Games You Played Today VIII: Journey of the Cursed Poster

Tecmo Bowl (NES)

The original, PRG0 version of Tecmo Bowl for NES has the older, circular black Nintendo seal on cart label; it was replaced that same year by PRG1 aka “REV A” with the updated white oval Nintendo seal–Indianapolis star running back Eric Dickerson had himself replaced over a licensing dispute with the NFLPA.

a

So I’m trying to play as his Indy. : D Was getting crushed trying my silly run defense blitzing as outside lineman that worked well as LA in the SNES Super Tecmo Bowl (1993) PS3 remake “Tecmo Bowl Throwback.” Finally found lower LB 50 BICKETT (thought he was a CB since he’s placed on the lowest wing position!) with his “SACKS 12” stat (later Tecmo football games DON’T show the most important player stat–sacks for defenders, rush yards for running backs, receptions for receivers, etc–under the current player’s name; but it was quite handy here for IDing the top player!); Bickett can cover a large swath of the field, turned my defense around; at first I was blitzing with him, but at best that leaves at least one receiver wide open and at worse left us super-vulnerable to long runs, so I switched to dropping back in coverage where I could prevent huge yardage plays and and also get interceptions.

bick

Couldn’t always break things open with Dickerson (maybe starting to mash A continually helped in not getting grabbed in the first place, though?) so resorted to passing now and then, threw a pick-6,

d

eventually got a bit better at it; one pass has Dickerson as an outlet option!

b

Sweet.
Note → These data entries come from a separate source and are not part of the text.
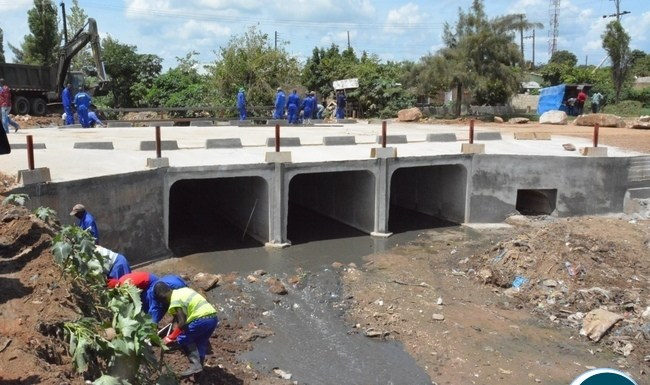Chunga bridge in Matero under construction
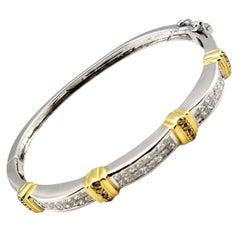 Vintage 14 Karat White and Yellow Gold Princess Cut Diamond Bangle Bracelet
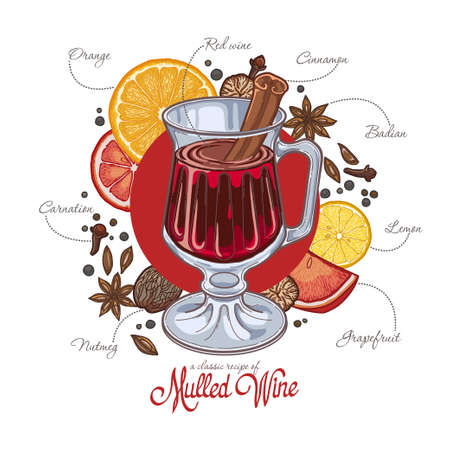 Mulled wine in the glass and components on a white background, spices and citrus, recipe. Illustration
In this game, passes seem to go either totally wild–especially if you’re moving while throwing?–or right to the receiver; in later games, they can just get dropped, or miss by a bit or something, which seems pretty frustrating : P–whereas here they’re almost always caught by SOMEONE on one of the teams. ; )

c

No 2-point conversion! This game came out in '89, and the NFL didn’t adopt the 2-point conversion–from college football–until '94; Tecmo Super Bowl II: Special Edition and Tecmo Super Bowl III: Final Edition (SNES, Gen) have 2-point conversions; I don’t like the increased complexity of the later games though, and maybe it’s nice to be less corporate here without the NFL team license, so you’ve just got 12 city-named teams

f

with weird logos (Cleveland snakes!

h

Pink Seattle!). ; D And the tiny little tunes in this game are pretty much all AMAZING. Anyway I nearly had a miracle comeback from horrible defensive play–thought I had it, in fact, but my math was off by one, that’s how smart I am. ^ _^

e

My eyeballs appreciate that this game doesn’t have (sub-screen) flashing FX on kicking extra points, etc–NES Tecmo Super Bowl has those. Also the players here are much bigger on-screen, and much less flickery–even if there are only 9 of them on field per team, vs 11 in the later games.

Playing on the arcade stick felt a little loose and eventually started irritating my right shoulder–maybe from all that A button mashing. ; D It’s definitely one of those games where it feels made for keeping the thumb ready over B while hitting A with mid-thumb. But I hadn’t been able to get my DS4 working wirelessly in Mesen; later I installed DS4Windows, that got it working! I’ll go pad next time; that has the nostalgia vibes for me anyway from probably largely imagined memories of trying to play back in the day ^_ ^; I mean, my family had the game–probably the Dickerson-free revision with the white Nintendo seal, since we got an NES relatively late–but I don’t think I actually spent a TON of time playing it back then. The music definitely stuck in my head though so maybe I watched/listened to my brother playing it a lot.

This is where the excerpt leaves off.